## Supplied text
════════════════

But what would a world be without them? To not have a set of grubby hands that smell like noodles grab the sides of your face, and smile deeply through the eyes that you gave them?
Their existence is my responsibility. I am a Mother, the person who ushered their spirit into the world—with the help of a community of people, doctors, and some man I found on the internet. Raising a child with the string a bit loose has taught me more than I expected. I know what I am building does not always have all of the pieces of what mainstream society sees as a ‘complete family’, but I feel like I am giving them options to live in so many other validating ways. Giving my kiddo a taste of freedom and a will to thrive forced me to see my parenting not as a solo venture but as a group project.
How We Keep Each Other
I made a conscious choice to bring another life onto this planet, even amid turmoil. What grounded me was the realization that although I am raising this child solo, it is still my responsibility to root them in the community around us. To resist the isolation the world was forcing us into, it became important for my child to be seen and witnessed by others, particularly by Black people in the community. So they would know how to care for my child, should I not make it home.
One survival skill I carried with me from childhood was learning how to exist in spaces with other kids who looked like me. Learning how to share toys and keeping up with video games and music helped me find my people. As a millennial parent, as much as it irks my nerves, it brings my heart sacred and collective joy to hear my kid give me an exaggerated “bruh!” after I tell them to put their plate in the sink. To me, they are learning the language of a community we may one day need, if we find ourselves separated from one another.

════════════════

## Data listing

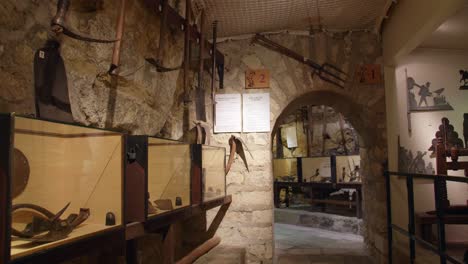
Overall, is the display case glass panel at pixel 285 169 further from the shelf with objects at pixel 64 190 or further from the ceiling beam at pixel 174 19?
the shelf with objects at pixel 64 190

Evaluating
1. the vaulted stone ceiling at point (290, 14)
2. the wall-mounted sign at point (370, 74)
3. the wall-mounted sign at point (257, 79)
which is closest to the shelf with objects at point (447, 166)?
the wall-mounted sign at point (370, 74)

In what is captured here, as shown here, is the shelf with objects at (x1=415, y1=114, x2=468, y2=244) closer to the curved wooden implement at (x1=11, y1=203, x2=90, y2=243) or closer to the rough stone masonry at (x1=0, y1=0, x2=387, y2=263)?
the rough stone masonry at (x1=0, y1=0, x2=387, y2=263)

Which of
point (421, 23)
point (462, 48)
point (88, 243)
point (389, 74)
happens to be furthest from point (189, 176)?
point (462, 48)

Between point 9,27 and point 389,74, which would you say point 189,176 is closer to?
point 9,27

════════════════

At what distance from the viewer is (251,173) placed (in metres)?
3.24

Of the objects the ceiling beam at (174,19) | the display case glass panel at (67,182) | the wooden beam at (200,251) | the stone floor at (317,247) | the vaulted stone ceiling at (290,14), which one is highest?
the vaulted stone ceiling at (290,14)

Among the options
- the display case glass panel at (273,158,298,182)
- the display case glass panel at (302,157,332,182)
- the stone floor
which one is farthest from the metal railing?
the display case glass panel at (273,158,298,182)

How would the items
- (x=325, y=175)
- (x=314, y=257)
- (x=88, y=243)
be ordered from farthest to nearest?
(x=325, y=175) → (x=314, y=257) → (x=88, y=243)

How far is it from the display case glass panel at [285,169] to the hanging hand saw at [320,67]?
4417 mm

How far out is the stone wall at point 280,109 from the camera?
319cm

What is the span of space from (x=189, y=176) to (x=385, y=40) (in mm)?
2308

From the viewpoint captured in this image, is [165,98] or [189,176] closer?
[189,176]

════════════════

Write the next part of the essay on raising a child solo within a community, starting right after its last sentence.

When we take walks in our neighborhood and hear the neighbors exclaim, “they have gotten so big,” it makes me realize they are paying attention. My city’s community centers, parks, libraries—even the grocery store—have become hubs of joy and wisdom. From the pleasant Black woman who sets my watermelon back on the shelf because it isn’t ripe yet, to the moment my kid gets fussy in a long checkout line and a kind woman slips him a bag of unpaid chips, waving me away when I offer a dollar and saying, “The baby has to eat.” In those moments, community care operate outside the logic of capitalism.
“They are looking out for us”, I tell my child, “so we must look out for them as well”.
***
The next set of helicopters fly over the house.
Again, frequency.
“Mama, what is that?” they ask, tugging at my jacket, their frustration rising as the helicopter drifts out of sight.
I finally raise my head, looking past the pair of choppers flying by, and trace the path of the stars as the moon lights the way.
“It’s just helicopters, baby. But you see that? You see the moon. Look at the stars.”
As my finger traces the path of the Universe, we both gasp in awe, taking in the wonder of something far bigger than ourselves, while the sound of helicopters fades in the distance.
“Now, help Mommy with these groceries.”